Vintage Garden Furniture can add a special focal point to your outdoor space in a way that no new piece can. Most people probably think Victorian or French design when antique garden furniture comes to mind. There is a rich history of cast iron Victorian antiques from 19th century foundries across America. French Metal is so synonymous with the Romantic gardens “a la Grey Gardens” of the past that is hard not to think of these wonderfully rich iconic styles.
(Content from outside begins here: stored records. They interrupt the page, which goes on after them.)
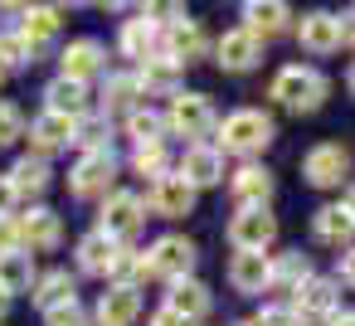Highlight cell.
<instances>
[{
  "label": "cell",
  "instance_id": "1",
  "mask_svg": "<svg viewBox=\"0 0 355 326\" xmlns=\"http://www.w3.org/2000/svg\"><path fill=\"white\" fill-rule=\"evenodd\" d=\"M268 98L282 103L287 112H316L326 98H331V78L311 64H282L268 83Z\"/></svg>",
  "mask_w": 355,
  "mask_h": 326
},
{
  "label": "cell",
  "instance_id": "2",
  "mask_svg": "<svg viewBox=\"0 0 355 326\" xmlns=\"http://www.w3.org/2000/svg\"><path fill=\"white\" fill-rule=\"evenodd\" d=\"M272 137H277V127H272V117H268V112H258V108H239V112H229V117L219 122L214 146H219V151H229V156L253 161Z\"/></svg>",
  "mask_w": 355,
  "mask_h": 326
},
{
  "label": "cell",
  "instance_id": "3",
  "mask_svg": "<svg viewBox=\"0 0 355 326\" xmlns=\"http://www.w3.org/2000/svg\"><path fill=\"white\" fill-rule=\"evenodd\" d=\"M166 127H171L175 137H190V146H195V141H205L209 132H219V117H214V103H209L205 93H180V98H171Z\"/></svg>",
  "mask_w": 355,
  "mask_h": 326
},
{
  "label": "cell",
  "instance_id": "4",
  "mask_svg": "<svg viewBox=\"0 0 355 326\" xmlns=\"http://www.w3.org/2000/svg\"><path fill=\"white\" fill-rule=\"evenodd\" d=\"M195 258H200V248H195L185 234H161V239L146 248L151 277H166V282H185L190 268H195Z\"/></svg>",
  "mask_w": 355,
  "mask_h": 326
},
{
  "label": "cell",
  "instance_id": "5",
  "mask_svg": "<svg viewBox=\"0 0 355 326\" xmlns=\"http://www.w3.org/2000/svg\"><path fill=\"white\" fill-rule=\"evenodd\" d=\"M112 180H117V156L112 151H93V156H78V166L69 171V195L73 200H107L112 195Z\"/></svg>",
  "mask_w": 355,
  "mask_h": 326
},
{
  "label": "cell",
  "instance_id": "6",
  "mask_svg": "<svg viewBox=\"0 0 355 326\" xmlns=\"http://www.w3.org/2000/svg\"><path fill=\"white\" fill-rule=\"evenodd\" d=\"M272 239H277V214H268V205L234 209V219H229V243H234V253H263Z\"/></svg>",
  "mask_w": 355,
  "mask_h": 326
},
{
  "label": "cell",
  "instance_id": "7",
  "mask_svg": "<svg viewBox=\"0 0 355 326\" xmlns=\"http://www.w3.org/2000/svg\"><path fill=\"white\" fill-rule=\"evenodd\" d=\"M302 175H306V185L331 190V185H340V180L350 175V151H345L340 141H316V146L302 156Z\"/></svg>",
  "mask_w": 355,
  "mask_h": 326
},
{
  "label": "cell",
  "instance_id": "8",
  "mask_svg": "<svg viewBox=\"0 0 355 326\" xmlns=\"http://www.w3.org/2000/svg\"><path fill=\"white\" fill-rule=\"evenodd\" d=\"M146 224V205H141V195H132V190H112L107 200H103V234L107 239H137V229Z\"/></svg>",
  "mask_w": 355,
  "mask_h": 326
},
{
  "label": "cell",
  "instance_id": "9",
  "mask_svg": "<svg viewBox=\"0 0 355 326\" xmlns=\"http://www.w3.org/2000/svg\"><path fill=\"white\" fill-rule=\"evenodd\" d=\"M175 175H180L190 190L219 185V180H224V151H219V146H209V141H195V146H185V156H180Z\"/></svg>",
  "mask_w": 355,
  "mask_h": 326
},
{
  "label": "cell",
  "instance_id": "10",
  "mask_svg": "<svg viewBox=\"0 0 355 326\" xmlns=\"http://www.w3.org/2000/svg\"><path fill=\"white\" fill-rule=\"evenodd\" d=\"M292 311H297L302 321H331V316L340 311V282H331V277H306V282L297 287V297H292Z\"/></svg>",
  "mask_w": 355,
  "mask_h": 326
},
{
  "label": "cell",
  "instance_id": "11",
  "mask_svg": "<svg viewBox=\"0 0 355 326\" xmlns=\"http://www.w3.org/2000/svg\"><path fill=\"white\" fill-rule=\"evenodd\" d=\"M161 25L146 15V10H137L132 20H122V35H117V49L127 54V59H137V64H146V59H156L161 54Z\"/></svg>",
  "mask_w": 355,
  "mask_h": 326
},
{
  "label": "cell",
  "instance_id": "12",
  "mask_svg": "<svg viewBox=\"0 0 355 326\" xmlns=\"http://www.w3.org/2000/svg\"><path fill=\"white\" fill-rule=\"evenodd\" d=\"M146 205H151V214H161V219H185L190 209H195V190L171 171V175H161V180H151V190H146Z\"/></svg>",
  "mask_w": 355,
  "mask_h": 326
},
{
  "label": "cell",
  "instance_id": "13",
  "mask_svg": "<svg viewBox=\"0 0 355 326\" xmlns=\"http://www.w3.org/2000/svg\"><path fill=\"white\" fill-rule=\"evenodd\" d=\"M214 54H219V69H224V74H248V69L263 59V40L239 25V30H224V40L214 44Z\"/></svg>",
  "mask_w": 355,
  "mask_h": 326
},
{
  "label": "cell",
  "instance_id": "14",
  "mask_svg": "<svg viewBox=\"0 0 355 326\" xmlns=\"http://www.w3.org/2000/svg\"><path fill=\"white\" fill-rule=\"evenodd\" d=\"M64 15H69L64 6H30V10H25V20H20V40L30 44V54H35V59L54 44V35H59Z\"/></svg>",
  "mask_w": 355,
  "mask_h": 326
},
{
  "label": "cell",
  "instance_id": "15",
  "mask_svg": "<svg viewBox=\"0 0 355 326\" xmlns=\"http://www.w3.org/2000/svg\"><path fill=\"white\" fill-rule=\"evenodd\" d=\"M205 44H209V40H205L200 20H190V15H185V20H175V25L161 35V54H166V59H175L180 69H185V64H195V59H205Z\"/></svg>",
  "mask_w": 355,
  "mask_h": 326
},
{
  "label": "cell",
  "instance_id": "16",
  "mask_svg": "<svg viewBox=\"0 0 355 326\" xmlns=\"http://www.w3.org/2000/svg\"><path fill=\"white\" fill-rule=\"evenodd\" d=\"M297 40H302L306 54H336V49H340V15H331V10H311V15H302Z\"/></svg>",
  "mask_w": 355,
  "mask_h": 326
},
{
  "label": "cell",
  "instance_id": "17",
  "mask_svg": "<svg viewBox=\"0 0 355 326\" xmlns=\"http://www.w3.org/2000/svg\"><path fill=\"white\" fill-rule=\"evenodd\" d=\"M229 195L239 200V209L268 205V195H272V171H268V166H258V161H243V166L229 175Z\"/></svg>",
  "mask_w": 355,
  "mask_h": 326
},
{
  "label": "cell",
  "instance_id": "18",
  "mask_svg": "<svg viewBox=\"0 0 355 326\" xmlns=\"http://www.w3.org/2000/svg\"><path fill=\"white\" fill-rule=\"evenodd\" d=\"M272 282V258L268 253H234L229 258V287L243 297H258Z\"/></svg>",
  "mask_w": 355,
  "mask_h": 326
},
{
  "label": "cell",
  "instance_id": "19",
  "mask_svg": "<svg viewBox=\"0 0 355 326\" xmlns=\"http://www.w3.org/2000/svg\"><path fill=\"white\" fill-rule=\"evenodd\" d=\"M209 307H214V297H209V287H205V282H195V277L171 282V292H166V311H175L185 326L205 321V316H209Z\"/></svg>",
  "mask_w": 355,
  "mask_h": 326
},
{
  "label": "cell",
  "instance_id": "20",
  "mask_svg": "<svg viewBox=\"0 0 355 326\" xmlns=\"http://www.w3.org/2000/svg\"><path fill=\"white\" fill-rule=\"evenodd\" d=\"M137 88H141V98H180V64L166 54L146 59L137 69Z\"/></svg>",
  "mask_w": 355,
  "mask_h": 326
},
{
  "label": "cell",
  "instance_id": "21",
  "mask_svg": "<svg viewBox=\"0 0 355 326\" xmlns=\"http://www.w3.org/2000/svg\"><path fill=\"white\" fill-rule=\"evenodd\" d=\"M59 64H64V78L88 83L93 74H103V69H107V49H103L98 40H73V44L59 54Z\"/></svg>",
  "mask_w": 355,
  "mask_h": 326
},
{
  "label": "cell",
  "instance_id": "22",
  "mask_svg": "<svg viewBox=\"0 0 355 326\" xmlns=\"http://www.w3.org/2000/svg\"><path fill=\"white\" fill-rule=\"evenodd\" d=\"M20 239H25L30 248H40V253H54V248L64 243V219H59L54 209L35 205V209L20 219Z\"/></svg>",
  "mask_w": 355,
  "mask_h": 326
},
{
  "label": "cell",
  "instance_id": "23",
  "mask_svg": "<svg viewBox=\"0 0 355 326\" xmlns=\"http://www.w3.org/2000/svg\"><path fill=\"white\" fill-rule=\"evenodd\" d=\"M35 307L44 311V316H54V311H64V307H78V282L64 273V268H54V273H44L40 282H35Z\"/></svg>",
  "mask_w": 355,
  "mask_h": 326
},
{
  "label": "cell",
  "instance_id": "24",
  "mask_svg": "<svg viewBox=\"0 0 355 326\" xmlns=\"http://www.w3.org/2000/svg\"><path fill=\"white\" fill-rule=\"evenodd\" d=\"M292 25V10L282 6V0H248L243 6V30L258 35V40H272Z\"/></svg>",
  "mask_w": 355,
  "mask_h": 326
},
{
  "label": "cell",
  "instance_id": "25",
  "mask_svg": "<svg viewBox=\"0 0 355 326\" xmlns=\"http://www.w3.org/2000/svg\"><path fill=\"white\" fill-rule=\"evenodd\" d=\"M73 117H59V112H40L35 122H30V146H35V156H49V151H59V146H69L73 141Z\"/></svg>",
  "mask_w": 355,
  "mask_h": 326
},
{
  "label": "cell",
  "instance_id": "26",
  "mask_svg": "<svg viewBox=\"0 0 355 326\" xmlns=\"http://www.w3.org/2000/svg\"><path fill=\"white\" fill-rule=\"evenodd\" d=\"M117 239H107L103 229H93V234H83L78 239V273H88V277H107L112 273V263H117Z\"/></svg>",
  "mask_w": 355,
  "mask_h": 326
},
{
  "label": "cell",
  "instance_id": "27",
  "mask_svg": "<svg viewBox=\"0 0 355 326\" xmlns=\"http://www.w3.org/2000/svg\"><path fill=\"white\" fill-rule=\"evenodd\" d=\"M141 316V292L137 287H107L103 297H98V326H132Z\"/></svg>",
  "mask_w": 355,
  "mask_h": 326
},
{
  "label": "cell",
  "instance_id": "28",
  "mask_svg": "<svg viewBox=\"0 0 355 326\" xmlns=\"http://www.w3.org/2000/svg\"><path fill=\"white\" fill-rule=\"evenodd\" d=\"M311 234H316V243L345 248V243L355 239V219H350L345 205H321V209L311 214Z\"/></svg>",
  "mask_w": 355,
  "mask_h": 326
},
{
  "label": "cell",
  "instance_id": "29",
  "mask_svg": "<svg viewBox=\"0 0 355 326\" xmlns=\"http://www.w3.org/2000/svg\"><path fill=\"white\" fill-rule=\"evenodd\" d=\"M44 98H49V112L73 117V122H83V112H88V83H73V78H64V74L44 88Z\"/></svg>",
  "mask_w": 355,
  "mask_h": 326
},
{
  "label": "cell",
  "instance_id": "30",
  "mask_svg": "<svg viewBox=\"0 0 355 326\" xmlns=\"http://www.w3.org/2000/svg\"><path fill=\"white\" fill-rule=\"evenodd\" d=\"M137 103H141L137 74H107V78H103V112H107V117H112V112L132 117V112H137Z\"/></svg>",
  "mask_w": 355,
  "mask_h": 326
},
{
  "label": "cell",
  "instance_id": "31",
  "mask_svg": "<svg viewBox=\"0 0 355 326\" xmlns=\"http://www.w3.org/2000/svg\"><path fill=\"white\" fill-rule=\"evenodd\" d=\"M35 253H25V248H15V253H6L0 258V292L6 297H15V292H35Z\"/></svg>",
  "mask_w": 355,
  "mask_h": 326
},
{
  "label": "cell",
  "instance_id": "32",
  "mask_svg": "<svg viewBox=\"0 0 355 326\" xmlns=\"http://www.w3.org/2000/svg\"><path fill=\"white\" fill-rule=\"evenodd\" d=\"M306 277H311V258H306L302 248H292V253H277V258H272V282H268V287L297 297V287H302Z\"/></svg>",
  "mask_w": 355,
  "mask_h": 326
},
{
  "label": "cell",
  "instance_id": "33",
  "mask_svg": "<svg viewBox=\"0 0 355 326\" xmlns=\"http://www.w3.org/2000/svg\"><path fill=\"white\" fill-rule=\"evenodd\" d=\"M49 180H54V171H49V161H44V156H20V161H15V171H10L15 195H44V190H49Z\"/></svg>",
  "mask_w": 355,
  "mask_h": 326
},
{
  "label": "cell",
  "instance_id": "34",
  "mask_svg": "<svg viewBox=\"0 0 355 326\" xmlns=\"http://www.w3.org/2000/svg\"><path fill=\"white\" fill-rule=\"evenodd\" d=\"M171 127H166V117L161 112H151V108H137L132 117H127V137L137 141V146H161V137H166Z\"/></svg>",
  "mask_w": 355,
  "mask_h": 326
},
{
  "label": "cell",
  "instance_id": "35",
  "mask_svg": "<svg viewBox=\"0 0 355 326\" xmlns=\"http://www.w3.org/2000/svg\"><path fill=\"white\" fill-rule=\"evenodd\" d=\"M117 287H137V277H151V268H146V253L141 248H117V263H112V273H107Z\"/></svg>",
  "mask_w": 355,
  "mask_h": 326
},
{
  "label": "cell",
  "instance_id": "36",
  "mask_svg": "<svg viewBox=\"0 0 355 326\" xmlns=\"http://www.w3.org/2000/svg\"><path fill=\"white\" fill-rule=\"evenodd\" d=\"M25 64H35V54H30V44L20 40V30L0 35V74H15V69H25Z\"/></svg>",
  "mask_w": 355,
  "mask_h": 326
},
{
  "label": "cell",
  "instance_id": "37",
  "mask_svg": "<svg viewBox=\"0 0 355 326\" xmlns=\"http://www.w3.org/2000/svg\"><path fill=\"white\" fill-rule=\"evenodd\" d=\"M73 141L83 146V156L107 151V122H103V117H83V122L73 127Z\"/></svg>",
  "mask_w": 355,
  "mask_h": 326
},
{
  "label": "cell",
  "instance_id": "38",
  "mask_svg": "<svg viewBox=\"0 0 355 326\" xmlns=\"http://www.w3.org/2000/svg\"><path fill=\"white\" fill-rule=\"evenodd\" d=\"M132 171H137V175H156V180L171 175V171H166V146H137V151H132Z\"/></svg>",
  "mask_w": 355,
  "mask_h": 326
},
{
  "label": "cell",
  "instance_id": "39",
  "mask_svg": "<svg viewBox=\"0 0 355 326\" xmlns=\"http://www.w3.org/2000/svg\"><path fill=\"white\" fill-rule=\"evenodd\" d=\"M20 137H25L20 108H15V103H0V146H10V141H20Z\"/></svg>",
  "mask_w": 355,
  "mask_h": 326
},
{
  "label": "cell",
  "instance_id": "40",
  "mask_svg": "<svg viewBox=\"0 0 355 326\" xmlns=\"http://www.w3.org/2000/svg\"><path fill=\"white\" fill-rule=\"evenodd\" d=\"M253 321H258V326H302V321H297V311H292V302H268Z\"/></svg>",
  "mask_w": 355,
  "mask_h": 326
},
{
  "label": "cell",
  "instance_id": "41",
  "mask_svg": "<svg viewBox=\"0 0 355 326\" xmlns=\"http://www.w3.org/2000/svg\"><path fill=\"white\" fill-rule=\"evenodd\" d=\"M25 239H20V219H0V258L6 253H15Z\"/></svg>",
  "mask_w": 355,
  "mask_h": 326
},
{
  "label": "cell",
  "instance_id": "42",
  "mask_svg": "<svg viewBox=\"0 0 355 326\" xmlns=\"http://www.w3.org/2000/svg\"><path fill=\"white\" fill-rule=\"evenodd\" d=\"M49 326H98V321H88L78 307H64V311H54V316H44Z\"/></svg>",
  "mask_w": 355,
  "mask_h": 326
},
{
  "label": "cell",
  "instance_id": "43",
  "mask_svg": "<svg viewBox=\"0 0 355 326\" xmlns=\"http://www.w3.org/2000/svg\"><path fill=\"white\" fill-rule=\"evenodd\" d=\"M20 195H15V185H10V175H0V219H10V205H15Z\"/></svg>",
  "mask_w": 355,
  "mask_h": 326
},
{
  "label": "cell",
  "instance_id": "44",
  "mask_svg": "<svg viewBox=\"0 0 355 326\" xmlns=\"http://www.w3.org/2000/svg\"><path fill=\"white\" fill-rule=\"evenodd\" d=\"M340 44H355V6L340 10Z\"/></svg>",
  "mask_w": 355,
  "mask_h": 326
},
{
  "label": "cell",
  "instance_id": "45",
  "mask_svg": "<svg viewBox=\"0 0 355 326\" xmlns=\"http://www.w3.org/2000/svg\"><path fill=\"white\" fill-rule=\"evenodd\" d=\"M340 282H345V287H355V248H345V253H340Z\"/></svg>",
  "mask_w": 355,
  "mask_h": 326
},
{
  "label": "cell",
  "instance_id": "46",
  "mask_svg": "<svg viewBox=\"0 0 355 326\" xmlns=\"http://www.w3.org/2000/svg\"><path fill=\"white\" fill-rule=\"evenodd\" d=\"M151 326H185V321H180V316H175V311H166V307H161V311H156V316H151Z\"/></svg>",
  "mask_w": 355,
  "mask_h": 326
},
{
  "label": "cell",
  "instance_id": "47",
  "mask_svg": "<svg viewBox=\"0 0 355 326\" xmlns=\"http://www.w3.org/2000/svg\"><path fill=\"white\" fill-rule=\"evenodd\" d=\"M326 326H355V311H336V316H331Z\"/></svg>",
  "mask_w": 355,
  "mask_h": 326
},
{
  "label": "cell",
  "instance_id": "48",
  "mask_svg": "<svg viewBox=\"0 0 355 326\" xmlns=\"http://www.w3.org/2000/svg\"><path fill=\"white\" fill-rule=\"evenodd\" d=\"M345 209H350V219H355V185L345 190Z\"/></svg>",
  "mask_w": 355,
  "mask_h": 326
},
{
  "label": "cell",
  "instance_id": "49",
  "mask_svg": "<svg viewBox=\"0 0 355 326\" xmlns=\"http://www.w3.org/2000/svg\"><path fill=\"white\" fill-rule=\"evenodd\" d=\"M345 88H350V93H355V64H350V74H345Z\"/></svg>",
  "mask_w": 355,
  "mask_h": 326
},
{
  "label": "cell",
  "instance_id": "50",
  "mask_svg": "<svg viewBox=\"0 0 355 326\" xmlns=\"http://www.w3.org/2000/svg\"><path fill=\"white\" fill-rule=\"evenodd\" d=\"M6 307H10V297H6V292H0V316H6Z\"/></svg>",
  "mask_w": 355,
  "mask_h": 326
},
{
  "label": "cell",
  "instance_id": "51",
  "mask_svg": "<svg viewBox=\"0 0 355 326\" xmlns=\"http://www.w3.org/2000/svg\"><path fill=\"white\" fill-rule=\"evenodd\" d=\"M239 326H258V321H239Z\"/></svg>",
  "mask_w": 355,
  "mask_h": 326
}]
</instances>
But if you are more drawn to modern style and design, vintage outdoor furniture has something to offer too. Great Mid-Century Modern furniture from the 1950’s and 60’s have a rare quality that works with most any decor imaginable. I own a Salterini wrought iron set which I purchased many years ago from a local antique dealer with deep seating and scrolled forged floral leaves that works equally well in traditional settings as it does in something more modern. It still is part of my outdoor furnishings mix and I can’t imagine the room without it.
Sol Bloom wire scoop chairs work on a loft balcony high rise or on the prairie next to Indian Paintbrush. Outdoor minimalist tables by Richard Schultz for Knoll Associates are the most versatile pieces that can be worked into an outdoor room design scheme of most any style. With an aluminum frame, they instantly bring to mind the playful side of the 60s’ with orange enameled steel top! So nostalgic-and fun.
Mixing a vintage piece in with a more traditional furniture arrangement can add just the right amount of unexpected interest that transforms an ordinary room into something extraordinary. Some rules that help to keep everything working together can ensure a pleasing result.
If you have some common element such as wood tone that is consistent in the vintage pieces and the newer pieces, a change in style of the furniture, say a vintage carved french chair with lots of curve and movement mixed with more modern simple lines works well. If you are mixing materials such as wood and metal, keep the scale and size of the pieces the same. Color can also be a way to unify and emphasize a piece you want to highlight. A colorful chair mixed with a muted background of neutral tones can be a great look too.
If you enjoy the thrill of the hunt for your perfect vintage find, applying these principles to work it into your design scheme can help you to achieve a result uniquely your own.